Brano da leggere:
Solo dopo essere entrati in pieno nell’Olocene, l’alta temperatura e la sua relativa stabilità hanno favorito il cammino (nei citati 11000 anni) verso una società sempre più complessa che, passo dopo passo, attraverso la domesticazione di piante e animali, i ruoli sociali differenziati e specializzati (la stratificazione della società), la nascita della città è giunta fino a noi.
Ma la temperatura dell’Olocene quanto era stabile? Per cercare di capirlo propongo in figura 1 il grafico, derivato da carotaggi del NIS (Piattaforma Nord Islandese), della temperatura superficiale marina (SST) estiva, già pubblicato su Climate Monitor nel 2015, qui leggermente modificato per mettere in evidenza le salite (e le discese) rapide della temperatura, dello stesso tipo, o anche più ripide, della variazione che stiamo sperimentando da circa 170 anni (dal 1850).

Elenco dei compiti:
1. Nel brano sull'Olocene, dove e in che anno era già stato pubblicato il grafico della figura 1?
2. Riproduci dal brano sull'Olocene tutto ciò che va da "Solo dopo essere" giù fino a "anni (dal 1850).", senza cambiare nulla.

Dati:
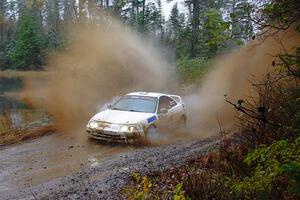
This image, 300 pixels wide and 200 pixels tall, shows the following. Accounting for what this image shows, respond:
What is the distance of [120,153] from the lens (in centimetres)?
1145

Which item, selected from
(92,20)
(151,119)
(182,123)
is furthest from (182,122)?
(92,20)

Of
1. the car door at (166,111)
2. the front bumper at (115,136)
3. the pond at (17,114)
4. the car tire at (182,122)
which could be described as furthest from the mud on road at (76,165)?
the pond at (17,114)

Risposte ai compiti:
1. Su Climate Monitor, nel 2015.

2.
Solo dopo essere entrati in pieno nell’Olocene, l’alta temperatura e la sua relativa stabilità hanno favorito il cammino (nei citati 11000 anni) verso una società sempre più complessa che, passo dopo passo, attraverso la domesticazione di piante e animali, i ruoli sociali differenziati e specializzati (la stratificazione della società), la nascita della città è giunta fino a noi.
Ma la temperatura dell’Olocene quanto era stabile? Per cercare di capirlo propongo in figura 1 il grafico, derivato da carotaggi del NIS (Piattaforma Nord Islandese), della temperatura superficiale marina (SST) estiva, già pubblicato su Climate Monitor nel 2015, qui leggermente modificato per mettere in evidenza le salite (e le discese) rapide della temperatura, dello stesso tipo, o anche più ripide, della variazione che stiamo sperimentando da circa 170 anni (dal 1850).